1. A polypeptide of (a) or (b) or a pharmaceutically acceptable salt thereof:

(a) a polypeptide consisting of the amino acid sequence as set forth in any one of SEQ ID No.1 to SEQ ID No. 16;

(b) a derived polypeptide which is obtained by substituting, adding and/or deleting one or more amino acids in the amino acid sequence as set forth in any one of SEQ ID No.1 to SEQ ID No. 16 and has the same function as (a).

2. The polypeptide of claim 1, which is an immune checkpoint TIM3-targeting binding peptide.

3. A polynucleotide encoding the polypeptide of claim 1.

4. A fusion protein comprising the amino acid sequence of the polypeptide of claim 1.

5. A pharmaceutical composition comprising the polypeptide or a pharmaceutically acceptable salt thereof of claim 1,.

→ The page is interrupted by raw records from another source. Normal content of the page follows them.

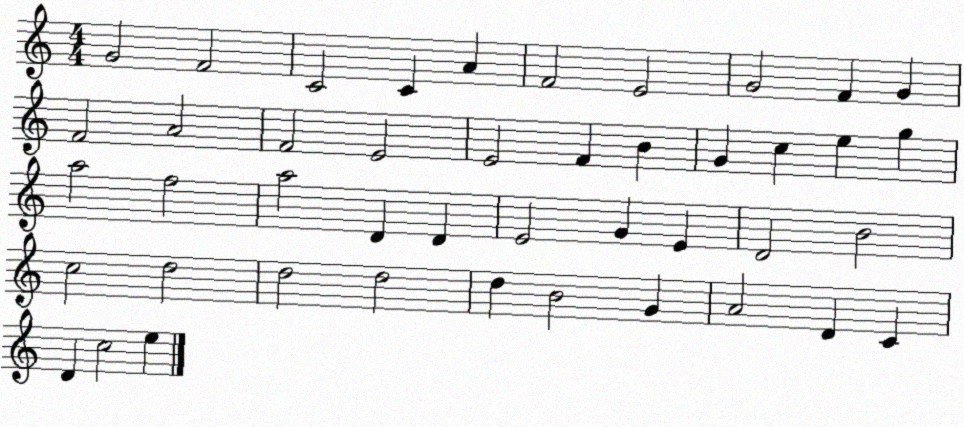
X:1
T:Untitled
M:4/4
L:1/4
K:C
G2 F2 C2 C A F2 E2 G2 F G F2 A2 F2 E2 E2 F B G c e g a2 f2 a2 D D E2 G E D2 B2 c2 d2 d2 d2 d B2 G A2 D C D c2 e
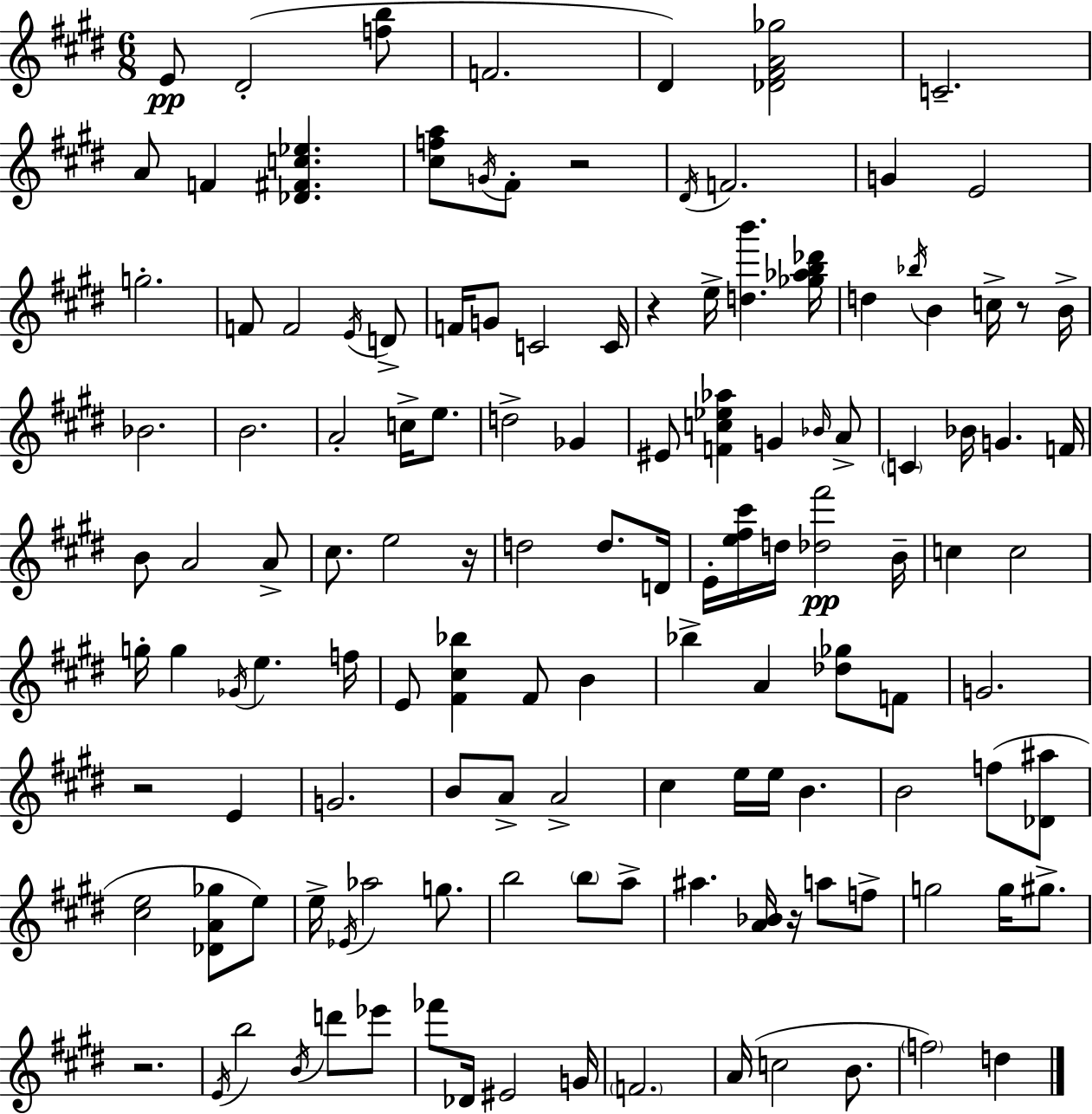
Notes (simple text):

E4/e D#4/h [F5,B5]/e F4/h. D#4/q [Db4,F#4,A4,Gb5]/h C4/h. A4/e F4/q [Db4,F#4,C5,Eb5]/q. [C#5,F5,A5]/e G4/s F#4/e R/h D#4/s F4/h. G4/q E4/h G5/h. F4/e F4/h E4/s D4/e F4/s G4/e C4/h C4/s R/q E5/s [D5,B6]/q. [Gb5,Ab5,B5,Db6]/s D5/q Bb5/s B4/q C5/s R/e B4/s Bb4/h. B4/h. A4/h C5/s E5/e. D5/h Gb4/q EIS4/e [F4,C5,Eb5,Ab5]/q G4/q Bb4/s A4/e C4/q Bb4/s G4/q. F4/s B4/e A4/h A4/e C#5/e. E5/h R/s D5/h D5/e. D4/s E4/s [E5,F#5,C#6]/s D5/s [Db5,F#6]/h B4/s C5/q C5/h G5/s G5/q Gb4/s E5/q. F5/s E4/e [F#4,C#5,Bb5]/q F#4/e B4/q Bb5/q A4/q [Db5,Gb5]/e F4/e G4/h. R/h E4/q G4/h. B4/e A4/e A4/h C#5/q E5/s E5/s B4/q. B4/h F5/e [Db4,A#5]/e [C#5,E5]/h [Db4,A4,Gb5]/e E5/e E5/s Eb4/s Ab5/h G5/e. B5/h B5/e A5/e A#5/q. [A4,Bb4]/s R/s A5/e F5/e G5/h G5/s G#5/e. R/h. E4/s B5/h B4/s D6/e Eb6/e FES6/e Db4/s EIS4/h G4/s F4/h. A4/s C5/h B4/e. F5/h D5/q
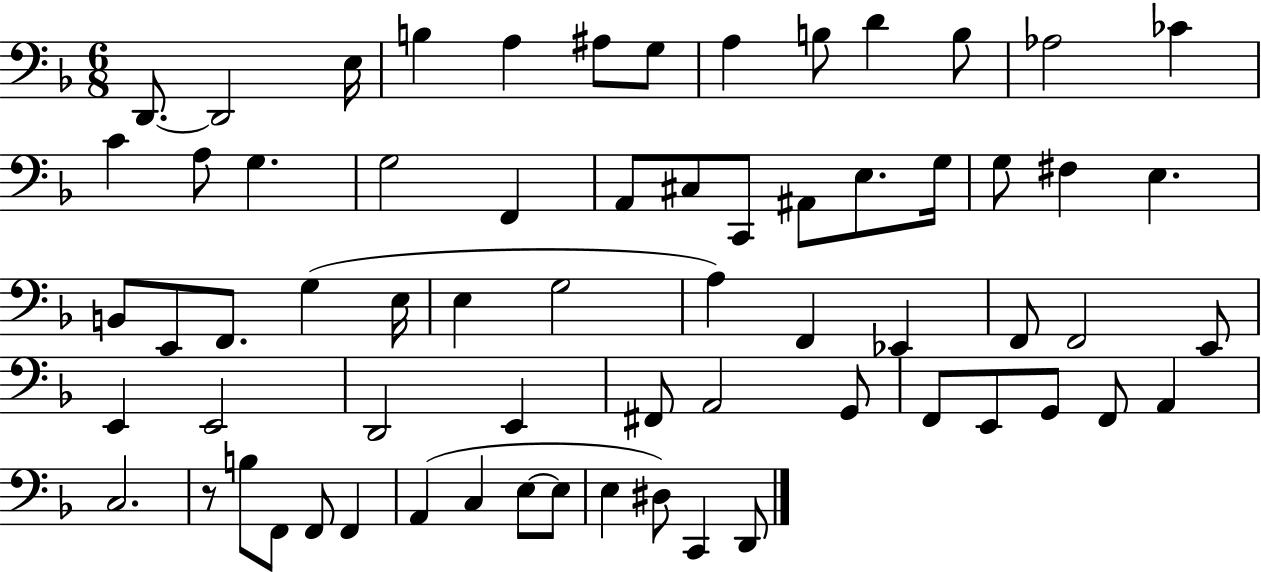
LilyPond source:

{
  \clef bass
  \numericTimeSignature
  \time 6/8
  \key f \major
  d,8.~~ d,2 e16 | b4 a4 ais8 g8 | a4 b8 d'4 b8 | aes2 ces'4 | \break c'4 a8 g4. | g2 f,4 | a,8 cis8 c,8 ais,8 e8. g16 | g8 fis4 e4. | \break b,8 e,8 f,8. g4( e16 | e4 g2 | a4) f,4 ees,4 | f,8 f,2 e,8 | \break e,4 e,2 | d,2 e,4 | fis,8 a,2 g,8 | f,8 e,8 g,8 f,8 a,4 | \break c2. | r8 b8 f,8 f,8 f,4 | a,4( c4 e8~~ e8 | e4 dis8) c,4 d,8 | \break \bar "|."
}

6. The pharmaceutical composition according to claim 5, further comprising a PD-1 inhibitor or a PD-L1 inhibitor, wherein the PD-1 inhibitor is preferably Opdivo, and the PD-Ll inhibitor is preferably atezolizum.

7. A reagent for enhancing T cell activity, which comprises polypeptide of claim 1, wherein the reagent for enhancing T cell activity is preferably used to promote elevated expression of immune factors IFNγ and/or IL-2 secreted by T cells.

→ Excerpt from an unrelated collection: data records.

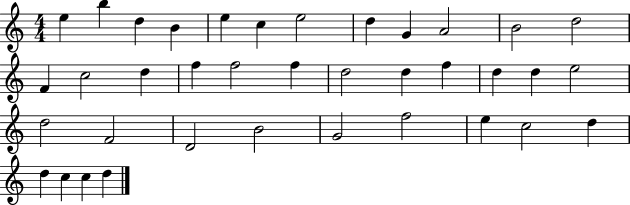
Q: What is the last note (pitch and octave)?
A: D5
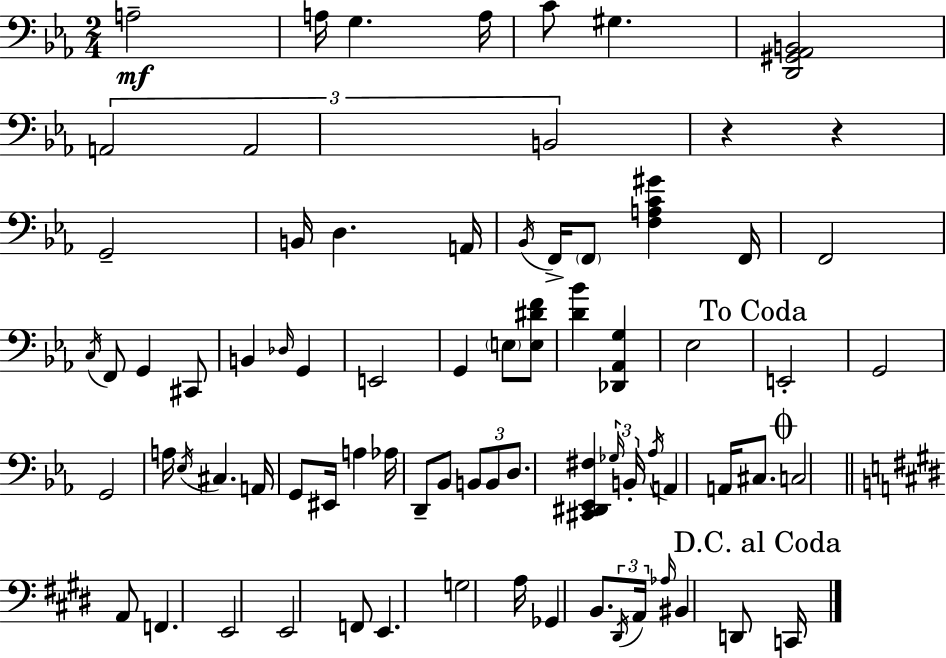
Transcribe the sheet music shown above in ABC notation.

X:1
T:Untitled
M:2/4
L:1/4
K:Cm
A,2 A,/4 G, A,/4 C/2 ^G, [D,,^G,,_A,,B,,]2 A,,2 A,,2 B,,2 z z G,,2 B,,/4 D, A,,/4 _B,,/4 F,,/4 F,,/2 [F,A,C^G] F,,/4 F,,2 C,/4 F,,/2 G,, ^C,,/2 B,, _D,/4 G,, E,,2 G,, E,/2 [E,^DF]/2 [D_B] [_D,,_A,,G,] _E,2 E,,2 G,,2 G,,2 A,/4 _E,/4 ^C, A,,/4 G,,/2 ^E,,/4 A, _A,/4 D,,/2 _B,,/2 B,,/2 B,,/2 D,/2 [^C,,^D,,_E,,^F,] _G,/4 B,,/4 _A,/4 A,, A,,/4 ^C,/2 C,2 A,,/2 F,, E,,2 E,,2 F,,/2 E,, G,2 A,/4 _G,, B,,/2 ^D,,/4 A,,/4 _A,/4 ^B,, D,,/2 C,,/4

8. A reagent that can reverse Galectin-9 mediated inhibition of T cell activation, which comprises the polypeptide of claim 1.

9. A method for inhibiting tumor growth, which comprises administering to a subject an effective amount of the polypeptide of claim 1.

10. A method for treating relevant tumors and/or inflammatory diseases by inhibition of TIM3 signaling, which comprises administering to a subject an effective amount of the polypeptide of claim 1.

11. An anti-tumor method, which comprises administering to a subject an effective amount of the polypeptide of claim 1, wherein the polypeptide of claim 1 is used to bind to TIM3 to inhibit tumor growth.